To the Editor:

Identification of pathogenic DNA sequence alterations in patients with inherited diseases is one of the main tasks of human genetics. Next-generation sequencing (NGS) techniques enable sequencing of hundreds of candidate genes, whole linkage intervals or the entire exome. This inevitably leads to the detection of vast numbers of alterations, all of which have to be tested for their disease-causing potential. A recent study revealed more than 3.5 million alterations in the whole genome of a single individual, roughly corresponding to 1,000 alterations per mega–base pair1.

Automated pre-evaluation of sequence variations can help to direct the subsequent in-depth analysis to the most promising candidates, hence saving time and resources. However, the currently available evaluation tools predict only the outcome of amino-acid exchanges and cannot process thousands of queries in a reasonable time.

To meet the challenges of handling high-throughput sequencing data, we developed MutationTaster, a free, web-based application for rapid evaluation of the disease-causing potential of DNA sequence alterations. MutationTaster integrates information from different biomedical databases and uses established analysis tools (Supplementary Methods). Analyses comprise evolutionary conservation, splice-site changes, loss of protein features and changes that might affect the amount of mRNA. Test results are then evaluated by a naive Bayes classifier2, which predicts the disease potential. A typical query is completed in less than 0.3 seconds.

Depending on the nature of the alteration, MutationTaster chooses between three different prediction models, which are either aimed at 'silent' synonymous or intronic alterations (without_aae), at alterations affecting a single amino acid (simple_aae) or at alterations causing complex changes in the amino acid sequence (complex_aae).
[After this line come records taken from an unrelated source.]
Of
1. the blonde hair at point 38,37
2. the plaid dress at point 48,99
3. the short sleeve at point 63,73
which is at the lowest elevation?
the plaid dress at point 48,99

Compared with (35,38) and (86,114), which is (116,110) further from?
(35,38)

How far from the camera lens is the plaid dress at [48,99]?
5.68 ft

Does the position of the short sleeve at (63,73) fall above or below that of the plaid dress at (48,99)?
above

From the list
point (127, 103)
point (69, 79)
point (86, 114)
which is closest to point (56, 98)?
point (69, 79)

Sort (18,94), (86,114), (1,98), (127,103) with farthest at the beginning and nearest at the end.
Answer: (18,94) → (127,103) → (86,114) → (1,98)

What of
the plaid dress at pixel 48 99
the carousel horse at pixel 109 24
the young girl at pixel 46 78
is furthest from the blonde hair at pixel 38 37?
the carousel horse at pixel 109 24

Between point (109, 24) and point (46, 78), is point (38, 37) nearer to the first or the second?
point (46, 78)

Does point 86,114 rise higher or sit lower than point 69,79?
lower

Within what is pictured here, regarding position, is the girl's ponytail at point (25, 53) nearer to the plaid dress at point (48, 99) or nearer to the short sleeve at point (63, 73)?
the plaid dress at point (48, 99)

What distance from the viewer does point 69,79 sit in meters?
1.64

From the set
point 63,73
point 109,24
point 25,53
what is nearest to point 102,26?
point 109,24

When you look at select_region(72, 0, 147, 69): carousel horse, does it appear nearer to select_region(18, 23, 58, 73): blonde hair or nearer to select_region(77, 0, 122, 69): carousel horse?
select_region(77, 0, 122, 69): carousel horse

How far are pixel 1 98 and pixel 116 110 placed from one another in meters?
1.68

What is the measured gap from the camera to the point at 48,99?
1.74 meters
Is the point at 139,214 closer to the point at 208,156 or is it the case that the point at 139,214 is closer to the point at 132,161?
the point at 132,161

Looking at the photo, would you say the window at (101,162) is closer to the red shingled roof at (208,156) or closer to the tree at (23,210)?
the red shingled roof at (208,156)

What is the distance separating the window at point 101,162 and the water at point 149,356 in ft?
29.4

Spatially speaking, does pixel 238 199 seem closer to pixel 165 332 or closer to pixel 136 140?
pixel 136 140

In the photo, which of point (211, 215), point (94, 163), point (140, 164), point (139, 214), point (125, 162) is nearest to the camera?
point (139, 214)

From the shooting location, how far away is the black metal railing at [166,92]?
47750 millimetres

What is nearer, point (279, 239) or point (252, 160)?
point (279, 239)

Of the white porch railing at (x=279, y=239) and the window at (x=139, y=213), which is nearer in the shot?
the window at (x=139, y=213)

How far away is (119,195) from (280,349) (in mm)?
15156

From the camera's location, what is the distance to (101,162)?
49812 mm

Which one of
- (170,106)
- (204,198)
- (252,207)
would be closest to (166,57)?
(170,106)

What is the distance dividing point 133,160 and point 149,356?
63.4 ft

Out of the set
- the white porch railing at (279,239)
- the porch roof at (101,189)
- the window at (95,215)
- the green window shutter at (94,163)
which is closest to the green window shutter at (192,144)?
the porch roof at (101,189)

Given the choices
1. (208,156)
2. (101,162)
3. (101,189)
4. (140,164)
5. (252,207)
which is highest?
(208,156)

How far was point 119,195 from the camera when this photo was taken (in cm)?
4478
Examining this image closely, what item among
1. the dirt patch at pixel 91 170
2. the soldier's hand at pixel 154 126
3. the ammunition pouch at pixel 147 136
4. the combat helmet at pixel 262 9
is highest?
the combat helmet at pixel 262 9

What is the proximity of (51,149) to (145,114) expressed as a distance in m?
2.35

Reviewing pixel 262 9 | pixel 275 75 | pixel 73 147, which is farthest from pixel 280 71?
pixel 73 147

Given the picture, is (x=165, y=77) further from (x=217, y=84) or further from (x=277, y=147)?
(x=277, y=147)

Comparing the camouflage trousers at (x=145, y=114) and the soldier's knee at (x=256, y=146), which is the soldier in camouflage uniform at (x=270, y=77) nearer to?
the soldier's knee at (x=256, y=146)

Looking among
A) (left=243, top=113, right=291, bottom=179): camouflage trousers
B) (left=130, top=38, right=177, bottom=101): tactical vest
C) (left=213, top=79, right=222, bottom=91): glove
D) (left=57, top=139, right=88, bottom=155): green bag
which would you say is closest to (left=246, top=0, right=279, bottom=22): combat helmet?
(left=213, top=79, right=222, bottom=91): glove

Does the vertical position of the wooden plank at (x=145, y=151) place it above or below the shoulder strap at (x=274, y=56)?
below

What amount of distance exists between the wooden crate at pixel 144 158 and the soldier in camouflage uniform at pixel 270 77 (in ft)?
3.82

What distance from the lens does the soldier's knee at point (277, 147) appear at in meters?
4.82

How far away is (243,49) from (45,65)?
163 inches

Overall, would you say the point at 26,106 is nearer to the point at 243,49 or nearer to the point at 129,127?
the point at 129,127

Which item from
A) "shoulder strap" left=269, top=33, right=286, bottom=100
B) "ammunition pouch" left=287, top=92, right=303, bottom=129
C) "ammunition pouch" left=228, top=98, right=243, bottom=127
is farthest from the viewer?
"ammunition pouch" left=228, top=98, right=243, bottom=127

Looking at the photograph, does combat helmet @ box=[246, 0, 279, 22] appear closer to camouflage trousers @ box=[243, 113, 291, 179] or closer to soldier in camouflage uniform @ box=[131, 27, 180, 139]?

To train the classifier, we generated a dataset with all available and suitable common polymorphisms and known disease-causing mutations extracted from common databases and the literature. We cross-validated the classifier five times including all three prediction models and obtained an overall accuracy of 91.1 ± 0.1%. We also compared MutationTaster with similar applications (Panther3, Pmut4, PolyPhen and PolyPhen-2 (ref. 5) and 'screening for non-acceptable polymorphisms' (SNAP)6) and analyzed the identical 1,000 disease-linked mutations and 1,000 polymorphisms with all programs. For this comparison, we used only alterations causing single amino acid exchanges. MutationTaster performed best in terms of accuracy and speed (Table 1). A description of all training and validation procedures and detailed statistics are available in Supplementary Methods.

Table 1 Comparison of MutationTaster with other prediction tools

MutationTaster can be used via an intuitive web interface to analyze single mutations as well as in batch mode. To streamline and to standardize the analysis of NGS data, we provide Perl scripts that can process data from all major platforms (Roche 454, Illumina Genome Analyzer and ABI SOLiD). MutationTaster hence allows the efficient filtering of NGS data for alterations with high disease-causing potential (see Supplementary Methods for an example).

Present limitations of the software comprise its inability to analyze insertion-deletions greater than 12 base pairs and alterations spanning an intron-exon border. Also, analysis of non-exonic alterations is restricted to Kozak consensus sequence, splice sites and poly(A) signal. We will add tests for other sequence motifs in the near future. MutationTaster is available at http://www.mutationtaster.org/.

Note: Supplementary information is available on the Nature Methods website.